2011年の出産当時のブログから一通り読ませていただきました。
途中、涙が止まらなくなりました。
私の姉も昨年、流産しました。
どれだけ辛かったか、心に傷を負ったか分かりません。未だにそんな姉のことを思うと、胸が苦しくなることがあります。

こんなにこんなに、愛してくれているパパのこと、お子様は大好きで仕方ないと思います。少ししか同じ時間を過ごす事は出来なかったかもしれないけれど、天使パパさん、奥様のもとに命の炎を灯すことが出来、幸せだったと思います。
今も、これからも、ずっとずっと、そんなパパ、ママを見守ってくれていると思います。
天使パパ、そして奥様がまた、かけがえのない命と巡り合えることを心から願っています。
by はじめまして。

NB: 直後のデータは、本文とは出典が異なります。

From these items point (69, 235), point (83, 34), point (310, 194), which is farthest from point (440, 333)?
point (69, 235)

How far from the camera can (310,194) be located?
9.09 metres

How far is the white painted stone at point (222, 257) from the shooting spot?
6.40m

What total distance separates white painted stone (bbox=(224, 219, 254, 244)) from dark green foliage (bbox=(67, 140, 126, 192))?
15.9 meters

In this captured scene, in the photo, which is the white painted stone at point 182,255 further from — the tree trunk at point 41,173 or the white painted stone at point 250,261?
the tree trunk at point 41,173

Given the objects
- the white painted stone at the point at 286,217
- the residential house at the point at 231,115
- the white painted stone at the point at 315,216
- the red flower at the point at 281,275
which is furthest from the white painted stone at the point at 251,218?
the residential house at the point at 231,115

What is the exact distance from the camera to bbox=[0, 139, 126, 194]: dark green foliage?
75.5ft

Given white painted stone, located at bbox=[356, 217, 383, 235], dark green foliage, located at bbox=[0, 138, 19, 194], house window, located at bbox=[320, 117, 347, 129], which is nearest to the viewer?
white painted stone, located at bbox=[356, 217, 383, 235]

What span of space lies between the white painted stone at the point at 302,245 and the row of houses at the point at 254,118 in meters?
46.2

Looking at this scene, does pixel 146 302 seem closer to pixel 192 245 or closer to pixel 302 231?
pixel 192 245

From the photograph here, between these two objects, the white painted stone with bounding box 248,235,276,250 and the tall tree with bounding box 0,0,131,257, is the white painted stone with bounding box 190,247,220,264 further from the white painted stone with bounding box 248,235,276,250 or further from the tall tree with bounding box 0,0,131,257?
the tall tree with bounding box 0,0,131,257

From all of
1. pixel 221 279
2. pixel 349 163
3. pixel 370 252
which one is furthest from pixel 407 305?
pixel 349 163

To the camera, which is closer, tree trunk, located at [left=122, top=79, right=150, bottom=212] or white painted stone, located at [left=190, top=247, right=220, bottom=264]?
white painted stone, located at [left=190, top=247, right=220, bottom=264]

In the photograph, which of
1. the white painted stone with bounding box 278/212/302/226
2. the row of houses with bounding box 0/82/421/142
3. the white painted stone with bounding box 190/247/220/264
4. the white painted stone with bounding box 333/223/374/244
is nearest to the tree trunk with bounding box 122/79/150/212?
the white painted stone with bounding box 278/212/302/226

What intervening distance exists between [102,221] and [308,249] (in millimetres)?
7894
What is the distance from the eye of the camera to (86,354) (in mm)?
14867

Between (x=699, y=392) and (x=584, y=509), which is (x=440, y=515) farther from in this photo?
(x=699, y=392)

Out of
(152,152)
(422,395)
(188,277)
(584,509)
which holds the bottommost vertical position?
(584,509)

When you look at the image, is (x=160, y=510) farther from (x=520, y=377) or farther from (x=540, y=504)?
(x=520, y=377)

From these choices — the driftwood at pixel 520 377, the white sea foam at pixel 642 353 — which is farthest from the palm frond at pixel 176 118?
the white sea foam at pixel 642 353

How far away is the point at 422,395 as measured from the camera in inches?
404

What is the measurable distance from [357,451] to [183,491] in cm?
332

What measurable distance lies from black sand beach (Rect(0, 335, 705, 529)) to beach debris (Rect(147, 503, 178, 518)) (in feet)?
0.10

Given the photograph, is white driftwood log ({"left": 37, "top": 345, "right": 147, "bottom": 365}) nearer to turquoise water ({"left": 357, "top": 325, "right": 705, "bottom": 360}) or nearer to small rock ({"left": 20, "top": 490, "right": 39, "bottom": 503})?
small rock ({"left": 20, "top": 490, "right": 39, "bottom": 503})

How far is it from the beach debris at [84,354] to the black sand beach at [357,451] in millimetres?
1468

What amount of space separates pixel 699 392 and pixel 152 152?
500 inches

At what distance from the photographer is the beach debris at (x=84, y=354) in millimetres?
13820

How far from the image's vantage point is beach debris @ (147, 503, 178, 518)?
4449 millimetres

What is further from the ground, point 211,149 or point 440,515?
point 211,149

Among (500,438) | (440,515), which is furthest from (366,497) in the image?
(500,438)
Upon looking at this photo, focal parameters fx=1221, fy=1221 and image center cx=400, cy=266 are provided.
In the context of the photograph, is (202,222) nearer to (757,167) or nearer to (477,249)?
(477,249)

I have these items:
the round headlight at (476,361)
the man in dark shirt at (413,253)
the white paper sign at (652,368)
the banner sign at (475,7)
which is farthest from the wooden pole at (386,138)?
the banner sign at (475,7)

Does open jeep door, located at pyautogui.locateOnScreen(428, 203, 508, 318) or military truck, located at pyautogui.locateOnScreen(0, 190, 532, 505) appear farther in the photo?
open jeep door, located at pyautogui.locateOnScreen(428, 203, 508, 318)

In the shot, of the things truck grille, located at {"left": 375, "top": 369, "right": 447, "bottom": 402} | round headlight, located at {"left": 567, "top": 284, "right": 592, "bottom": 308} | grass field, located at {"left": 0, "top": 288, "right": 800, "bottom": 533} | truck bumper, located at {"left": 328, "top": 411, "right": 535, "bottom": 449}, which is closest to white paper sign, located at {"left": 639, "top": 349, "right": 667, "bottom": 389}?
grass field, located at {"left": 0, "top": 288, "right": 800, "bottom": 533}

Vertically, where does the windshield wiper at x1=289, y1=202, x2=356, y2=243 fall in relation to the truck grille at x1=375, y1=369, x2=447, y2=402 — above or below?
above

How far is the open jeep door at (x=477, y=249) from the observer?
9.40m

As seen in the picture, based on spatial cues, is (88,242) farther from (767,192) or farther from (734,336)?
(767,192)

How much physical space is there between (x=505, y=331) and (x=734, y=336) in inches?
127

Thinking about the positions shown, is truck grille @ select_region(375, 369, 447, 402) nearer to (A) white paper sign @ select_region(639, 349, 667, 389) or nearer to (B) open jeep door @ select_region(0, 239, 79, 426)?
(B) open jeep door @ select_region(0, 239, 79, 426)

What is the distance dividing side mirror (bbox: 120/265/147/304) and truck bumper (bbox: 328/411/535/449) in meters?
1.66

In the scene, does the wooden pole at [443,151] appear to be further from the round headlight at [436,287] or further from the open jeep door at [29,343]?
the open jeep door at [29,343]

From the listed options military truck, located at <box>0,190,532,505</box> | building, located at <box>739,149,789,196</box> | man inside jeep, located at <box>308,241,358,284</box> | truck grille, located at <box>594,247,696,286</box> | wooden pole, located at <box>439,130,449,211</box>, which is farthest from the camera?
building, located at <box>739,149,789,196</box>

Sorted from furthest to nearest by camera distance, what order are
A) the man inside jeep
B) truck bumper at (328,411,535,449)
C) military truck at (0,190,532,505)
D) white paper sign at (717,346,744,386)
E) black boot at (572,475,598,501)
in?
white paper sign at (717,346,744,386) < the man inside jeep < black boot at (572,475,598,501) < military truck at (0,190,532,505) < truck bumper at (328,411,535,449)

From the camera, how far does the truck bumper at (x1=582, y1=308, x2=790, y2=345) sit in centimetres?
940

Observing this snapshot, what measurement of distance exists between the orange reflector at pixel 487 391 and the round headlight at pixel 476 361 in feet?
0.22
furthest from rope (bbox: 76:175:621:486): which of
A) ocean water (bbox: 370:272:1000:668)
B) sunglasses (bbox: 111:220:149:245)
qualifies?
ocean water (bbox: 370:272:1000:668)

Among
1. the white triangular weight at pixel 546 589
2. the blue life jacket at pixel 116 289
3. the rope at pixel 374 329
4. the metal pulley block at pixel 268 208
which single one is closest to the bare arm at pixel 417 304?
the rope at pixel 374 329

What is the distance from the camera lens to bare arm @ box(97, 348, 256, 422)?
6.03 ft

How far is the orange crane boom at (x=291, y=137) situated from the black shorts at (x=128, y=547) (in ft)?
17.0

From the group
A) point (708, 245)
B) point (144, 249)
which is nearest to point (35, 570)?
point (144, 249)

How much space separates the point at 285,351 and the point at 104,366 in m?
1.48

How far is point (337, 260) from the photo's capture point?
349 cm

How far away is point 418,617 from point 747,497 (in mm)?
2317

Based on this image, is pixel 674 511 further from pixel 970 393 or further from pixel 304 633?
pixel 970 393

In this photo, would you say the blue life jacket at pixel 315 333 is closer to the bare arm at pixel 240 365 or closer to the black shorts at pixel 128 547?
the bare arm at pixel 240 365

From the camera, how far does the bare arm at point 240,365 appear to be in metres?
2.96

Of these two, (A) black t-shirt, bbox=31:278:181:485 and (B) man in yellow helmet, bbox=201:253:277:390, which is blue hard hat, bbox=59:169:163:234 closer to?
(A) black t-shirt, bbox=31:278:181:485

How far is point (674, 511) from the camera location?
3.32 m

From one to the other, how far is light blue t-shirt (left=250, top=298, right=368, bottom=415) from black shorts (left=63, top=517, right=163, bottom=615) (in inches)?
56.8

神奈川在住24歳OLです。 (2017-05-20 10:03) 

こうき

>神奈川在住24歳OLさん、コメントありがとうございます!

お姉様も大変辛い時期を過ごされていると思います。

どんなに親しい間柄でも、心の距離感や違和感を感じたり、社会や家族からも孤立しているような感覚に陥ることがあります。

それだけ我が子を失うことは、心に大きな傷を残します。お姉様のことを支えてあげてください!

私も愛娘と数日しか過ごせませんでしたが、あの日のことは一生忘れません。

これからも愛娘を一番に考え、供養をし続けるつもりです。

生きていても、天使になっても、親としての責任ですからね。